Review: Marantz PMD-706

We live in a world of unintended consequences. Who would have thought that the Apprentice would be responsible for a US president? And who might have foreseen that adding video to stills cameras would create a whole new market in audio location recorders? But it is true, Donald is president and DSLRs now dominate swathes of the video market and audio manufacturers are piling in to offer solutions to the problems of getting decent sound with your DSLR.

The market exists because the DSLR onboard mics are OK for a guide track but not much more,you don’t get proper connectors on a DSLR. You only get stereo recording and your monitoring and control functionality is very basic. So time to go off board and invest in a location sound recorder. And going that route is increasingly attractive as prices fall and new models arrive offering ever more functionality.

And this is where the Marantz PMD-706 comes in. The 706 is a six track SD card based recorder that is less expensive than thick cut deep fried potatoes wrapped in yesterday’s newspaper. The Marantz is billed out of the box as a DSLR product, the top plate has a cold shoe fitted and you can bolt a bracket on the top to attach your DSLR to.

And on the side panel you get sends to and from ‘Camera’ on minijacks. And probably the best way to evaluate the 706 is to bear in mind the main target market. At 620 grams including four AA batteries (these aren’t included in the box though) the 706 is lightweight – matching most plastic DSLRs. This isn’t designed to sit in a bag getting battered on PSC or documentary shoots,and as most DSLR shooters don’t require time code the 706 doesn’t provide it.

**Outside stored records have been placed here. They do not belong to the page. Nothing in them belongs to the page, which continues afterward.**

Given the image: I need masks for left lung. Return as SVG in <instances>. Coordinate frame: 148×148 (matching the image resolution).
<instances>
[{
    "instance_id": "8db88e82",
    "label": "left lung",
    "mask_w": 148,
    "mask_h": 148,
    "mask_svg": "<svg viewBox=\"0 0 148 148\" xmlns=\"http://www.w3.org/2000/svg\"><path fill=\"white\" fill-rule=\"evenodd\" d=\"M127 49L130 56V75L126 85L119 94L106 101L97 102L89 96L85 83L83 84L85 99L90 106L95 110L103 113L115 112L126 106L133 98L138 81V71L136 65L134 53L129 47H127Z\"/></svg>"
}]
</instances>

What the 706 does provide is six record tracks and six mic inputs. How do they fit six XLRs into such a small chassis? You get four combo XLR/jack sockets for mic/line inputs and inputs five and six are on quarter inch jacks. But they are mic inputs and they do offer phantom power. Additionally, the unit ships with two quarter inch to XLR cables. As you might expect, the front panel is pretty busy. The screen is small and black and white but with good resolution and brightness, it works pretty well.

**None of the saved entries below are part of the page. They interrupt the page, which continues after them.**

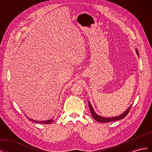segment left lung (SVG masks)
<instances>
[{
    "label": "left lung",
    "mask_w": 152,
    "mask_h": 152,
    "mask_svg": "<svg viewBox=\"0 0 152 152\" xmlns=\"http://www.w3.org/2000/svg\"><path fill=\"white\" fill-rule=\"evenodd\" d=\"M136 53H137V55H139V53H138V51H137V49H136ZM88 104H89V107L90 110H91V113L92 116H93V117L95 119V120L97 121L98 122H105V123L106 122H113V121H117L118 120H121V119L124 118L128 114L129 112V110L131 108V106H132V104H131L130 107L126 110L125 112H124L121 115L113 117H103L102 116L98 115H97L95 113L93 107H92L91 103L89 102H88Z\"/></svg>",
    "instance_id": "1"
}]
</instances>
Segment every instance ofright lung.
Returning a JSON list of instances; mask_svg holds the SVG:
<instances>
[{"label":"right lung","mask_w":152,"mask_h":152,"mask_svg":"<svg viewBox=\"0 0 152 152\" xmlns=\"http://www.w3.org/2000/svg\"><path fill=\"white\" fill-rule=\"evenodd\" d=\"M28 120H29V121H32V122H35V123H38V124H51V123H52V122L54 121L53 119H50V120H48V121H34V120H33V119L29 118L28 117Z\"/></svg>","instance_id":"obj_1"}]
</instances>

There are a couple of menu system controls, six rotary gain faders, each channel has a red over level warning LED -and the transport controls complete the front panel line up. Although you have six mic inputs I guess most people attracted to the 706 by the track count will probably be using multiple radio mics. One thing you can do with all those tracks is run dual inputs with a safety track being recorded on the adjacent track at a predefined lower level and with three dual tracks available you could run your boom and two radios in this mode and not have to over worry about the occasional over.

The Marantz will run at 96KHz but will drop down to a four track recorder at the higher sample rate. At normal sample rates the Marantz offers limiters on every channel, linkable and has a three band setting. Digital limiters are not without usability but if you overload the front end electronics there’s a limit to how much good they can do.

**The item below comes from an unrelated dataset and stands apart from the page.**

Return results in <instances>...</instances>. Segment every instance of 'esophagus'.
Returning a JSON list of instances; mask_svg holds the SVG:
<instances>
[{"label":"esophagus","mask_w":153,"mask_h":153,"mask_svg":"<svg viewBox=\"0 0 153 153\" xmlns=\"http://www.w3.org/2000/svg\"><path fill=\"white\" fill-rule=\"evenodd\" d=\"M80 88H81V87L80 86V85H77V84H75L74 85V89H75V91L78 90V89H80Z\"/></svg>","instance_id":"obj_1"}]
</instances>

One point – the headphone feed is before the limiters so you might just get lucky – your recording might not be as over as you think it is. Given the complexity of the features on offer (did I mention file encryption?) and the limited front panel real estate – access to features is all on the now classic rotate and press routine. I like the fact that the menu is segmented into areas but when you get to the bottom of a list another rotation takes you straight into the next menu.

The 706’s headphone socket is 3.5mm, and this is a very good thing. With two quarter inch jacks on the machine that can carry phantom power – minimising the chance of sending 48 volts up your headphones is to be welcomed. Using the menus you can select input options – mic/line input, the minijack mic input with the option of plug in power and for channels 5 and 6 the camera return feed. Which you could route to your cans if you wanted. The main mic inputs have four gain stages from Low to High plus, much like the rough gain settings on mixers of old. Talking of mixers you can send channels to the onboard mixer – gain is set in the menu system though not using the front rotaries. You can record the mix on two of your six record channels.

And each channel has a delay option, auto level feature and low frequency filter. As you roam the internet you will see a billion comments on affordable gear complaining that it is missing ‘this’ or ‘that’ pro feature. Which of course is missing the point. The 706 doesn’t have the quietest mic amps in the world or on board time code and the headphone output can be downright noisy. You certainly don’t want really want to use it as a mixer in any fast moving situation. But if you want a six channel recorder for the price of a decent microphone then you will be prepared for the fact there is no Dante interface.

My view is that Marantz enable content makers on a budget to do things they couldn’t do otherwise. Probably the key thing is spending the time getting to know the gear and planning your gig to work round the limitations – do that and you’ll be just fine with the PMD-706 – pass the salt.